*EXERCISE*.
In the entries that follow, the lines from the one with "iii. p. 60." through the one with "Tid og sted" are the ones to write out, exactly and with both ends included. Nothing else should appear.

[Items from a dataset]
::::

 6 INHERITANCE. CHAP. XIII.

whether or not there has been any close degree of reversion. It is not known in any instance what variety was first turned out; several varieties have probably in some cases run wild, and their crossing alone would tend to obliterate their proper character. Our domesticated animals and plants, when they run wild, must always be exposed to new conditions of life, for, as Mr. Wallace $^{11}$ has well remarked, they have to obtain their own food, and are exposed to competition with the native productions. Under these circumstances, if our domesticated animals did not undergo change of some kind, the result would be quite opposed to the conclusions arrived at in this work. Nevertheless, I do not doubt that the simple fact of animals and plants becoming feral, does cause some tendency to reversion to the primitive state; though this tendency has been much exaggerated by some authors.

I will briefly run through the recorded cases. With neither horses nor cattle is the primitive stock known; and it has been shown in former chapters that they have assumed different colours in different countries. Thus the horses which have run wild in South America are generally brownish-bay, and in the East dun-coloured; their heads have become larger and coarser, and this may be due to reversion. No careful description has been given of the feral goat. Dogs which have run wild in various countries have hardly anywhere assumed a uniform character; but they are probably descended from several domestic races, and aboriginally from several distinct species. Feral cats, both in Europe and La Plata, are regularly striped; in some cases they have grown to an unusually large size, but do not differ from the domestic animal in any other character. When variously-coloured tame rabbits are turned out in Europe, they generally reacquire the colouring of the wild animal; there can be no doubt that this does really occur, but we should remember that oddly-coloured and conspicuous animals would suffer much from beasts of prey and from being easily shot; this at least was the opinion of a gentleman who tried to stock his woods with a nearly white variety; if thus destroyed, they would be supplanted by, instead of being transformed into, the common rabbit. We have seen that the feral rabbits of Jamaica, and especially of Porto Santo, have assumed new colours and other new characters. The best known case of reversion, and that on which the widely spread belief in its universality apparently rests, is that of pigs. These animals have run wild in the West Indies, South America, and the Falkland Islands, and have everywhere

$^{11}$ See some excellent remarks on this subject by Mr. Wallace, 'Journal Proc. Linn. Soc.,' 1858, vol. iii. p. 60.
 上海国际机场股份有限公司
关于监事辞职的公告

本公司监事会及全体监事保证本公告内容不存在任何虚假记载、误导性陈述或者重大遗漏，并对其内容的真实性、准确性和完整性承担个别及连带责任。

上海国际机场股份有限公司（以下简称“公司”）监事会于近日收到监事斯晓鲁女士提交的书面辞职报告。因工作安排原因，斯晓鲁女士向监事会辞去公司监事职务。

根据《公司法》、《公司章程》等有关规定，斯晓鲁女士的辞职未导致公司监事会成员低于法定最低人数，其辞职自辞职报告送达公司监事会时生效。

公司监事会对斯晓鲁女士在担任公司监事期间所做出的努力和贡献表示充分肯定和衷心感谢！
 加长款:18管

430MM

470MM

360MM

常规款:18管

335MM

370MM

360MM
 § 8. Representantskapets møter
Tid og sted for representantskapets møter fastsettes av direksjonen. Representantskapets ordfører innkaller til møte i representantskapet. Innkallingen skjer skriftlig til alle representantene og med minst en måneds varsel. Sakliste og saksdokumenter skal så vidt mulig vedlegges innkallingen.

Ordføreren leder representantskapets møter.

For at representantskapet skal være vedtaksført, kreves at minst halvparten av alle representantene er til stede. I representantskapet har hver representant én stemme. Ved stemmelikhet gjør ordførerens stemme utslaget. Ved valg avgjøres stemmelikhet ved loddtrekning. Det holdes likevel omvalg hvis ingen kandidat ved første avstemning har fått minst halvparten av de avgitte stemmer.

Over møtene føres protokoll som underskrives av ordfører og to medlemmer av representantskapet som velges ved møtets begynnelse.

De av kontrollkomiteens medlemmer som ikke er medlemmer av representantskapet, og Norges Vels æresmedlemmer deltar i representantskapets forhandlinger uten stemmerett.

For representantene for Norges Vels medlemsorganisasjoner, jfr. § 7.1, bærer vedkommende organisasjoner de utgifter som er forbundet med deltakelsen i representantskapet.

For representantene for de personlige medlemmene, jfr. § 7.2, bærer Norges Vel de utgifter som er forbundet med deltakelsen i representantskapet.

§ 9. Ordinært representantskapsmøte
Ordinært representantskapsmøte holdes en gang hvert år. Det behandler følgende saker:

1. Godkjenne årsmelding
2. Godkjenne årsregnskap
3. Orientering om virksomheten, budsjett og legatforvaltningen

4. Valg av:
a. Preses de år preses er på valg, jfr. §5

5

::::

*EXERCISE ANSWER*.
$^{11}$ See some excellent remarks on this subject by Mr. Wallace, 'Journal Proc. Linn. Soc.,' 1858, vol. iii. p. 60.
 上海国际机场股份有限公司
关于监事辞职的公告

本公司监事会及全体监事保证本公告内容不存在任何虚假记载、误导性陈述或者重大遗漏，并对其内容的真实性、准确性和完整性承担个别及连带责任。

上海国际机场股份有限公司（以下简称“公司”）监事会于近日收到监事斯晓鲁女士提交的书面辞职报告。因工作安排原因，斯晓鲁女士向监事会辞去公司监事职务。

根据《公司法》、《公司章程》等有关规定，斯晓鲁女士的辞职未导致公司监事会成员低于法定最低人数，其辞职自辞职报告送达公司监事会时生效。

公司监事会对斯晓鲁女士在担任公司监事期间所做出的努力和贡献表示充分肯定和衷心感谢！
 加长款:18管

430MM

470MM

360MM

常规款:18管

335MM

370MM

360MM
 § 8. Representantskapets møter
Tid og sted for representantskapets møter fastsettes av direksjonen. Representantskapets ordfører innkaller til møte i representantskapet. Innkallingen skjer skriftlig til alle representantene og med minst en måneds varsel. Sakliste og saksdokumenter skal så vidt mulig vedlegges innkallingen.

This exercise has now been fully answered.